Явление Светы на выпускном балу не прошло незамеченным. Если бы в те времена проводились конкурсы красоты, ее бы непременно короновали.
Она много смеялась, острила, дурачилась. Ее опять не узнавали. Дима старался держаться в сторонке. Он в этот вечер играл роль обиженного мальчика. Накануне умолял классную разрешить им в последний раз выступить. Та вроде обещала замолвить словечко перед директрисой, но потом узнала, что на вечере будет кто-то из роно, и обещание не выполнила. Он тихо сидел в уголке, прямо как Джек в «антигуманной» песенке, и материл про себя всех: директрису, Людмилку, Свету и особенно тех, кто вместо него стоял на сцене.
Танцы происходили под слащавую музычку благонравного, причесанного ВИА, одобренного худсоветом и рекомендованного для проведения школьных вечеров.
Всего было в меру у этих ребят: немного барабанной дроби, немного ритма, немного баса, совсем капелюшечку соло, чтобы всем показать: «Вот и «соляжка» у нас имеется!» И еще прыщавая девица бренчала на рояле, фальшивые, блеющие голоса пели «высокохудожественные» тексты, типа: «Я пришел, а ты ушла. Ты ушла, а я пришел…» Главное — директрисе нравилось.
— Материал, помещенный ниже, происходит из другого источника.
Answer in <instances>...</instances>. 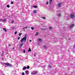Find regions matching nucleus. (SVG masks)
<instances>
[{
    "label": "nucleus",
    "mask_w": 75,
    "mask_h": 75,
    "mask_svg": "<svg viewBox=\"0 0 75 75\" xmlns=\"http://www.w3.org/2000/svg\"><path fill=\"white\" fill-rule=\"evenodd\" d=\"M27 40V34H25V37H23L21 40V42H23L24 41V42H26V40Z\"/></svg>",
    "instance_id": "1"
},
{
    "label": "nucleus",
    "mask_w": 75,
    "mask_h": 75,
    "mask_svg": "<svg viewBox=\"0 0 75 75\" xmlns=\"http://www.w3.org/2000/svg\"><path fill=\"white\" fill-rule=\"evenodd\" d=\"M4 64L6 65L9 66V67H13V65L8 63H4Z\"/></svg>",
    "instance_id": "2"
},
{
    "label": "nucleus",
    "mask_w": 75,
    "mask_h": 75,
    "mask_svg": "<svg viewBox=\"0 0 75 75\" xmlns=\"http://www.w3.org/2000/svg\"><path fill=\"white\" fill-rule=\"evenodd\" d=\"M38 73V72L36 71H32L31 73V74H32L33 75H35V74H37Z\"/></svg>",
    "instance_id": "3"
},
{
    "label": "nucleus",
    "mask_w": 75,
    "mask_h": 75,
    "mask_svg": "<svg viewBox=\"0 0 75 75\" xmlns=\"http://www.w3.org/2000/svg\"><path fill=\"white\" fill-rule=\"evenodd\" d=\"M74 26H75V25L74 24H72L70 25L69 27L70 28H73V27H74Z\"/></svg>",
    "instance_id": "4"
},
{
    "label": "nucleus",
    "mask_w": 75,
    "mask_h": 75,
    "mask_svg": "<svg viewBox=\"0 0 75 75\" xmlns=\"http://www.w3.org/2000/svg\"><path fill=\"white\" fill-rule=\"evenodd\" d=\"M71 18H74L75 17V15H74V14H71L70 15Z\"/></svg>",
    "instance_id": "5"
},
{
    "label": "nucleus",
    "mask_w": 75,
    "mask_h": 75,
    "mask_svg": "<svg viewBox=\"0 0 75 75\" xmlns=\"http://www.w3.org/2000/svg\"><path fill=\"white\" fill-rule=\"evenodd\" d=\"M25 73L26 75H28V74H29V73H30V72H29V71L26 70L25 71Z\"/></svg>",
    "instance_id": "6"
},
{
    "label": "nucleus",
    "mask_w": 75,
    "mask_h": 75,
    "mask_svg": "<svg viewBox=\"0 0 75 75\" xmlns=\"http://www.w3.org/2000/svg\"><path fill=\"white\" fill-rule=\"evenodd\" d=\"M6 21V19H1L0 20V21H2V22H5Z\"/></svg>",
    "instance_id": "7"
},
{
    "label": "nucleus",
    "mask_w": 75,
Светка была нарасхват. Ее приглашали танцевать свои мальчики и мальчики из параллельного класса.
Дима намеренно ни с кем не танцевал. Андрей по привычке наблюдал за ними, подперев стену и скрестив руки на груди.
Объявили белый танец, и Кулибин потерял на мгновение Свету. Он искал глазами Диму, решив, что она направилась к нему, как услышал вдруг над самым ухом:
— Танцуешь?
Он не знал этой женщины, ласково улыбавшейся ему.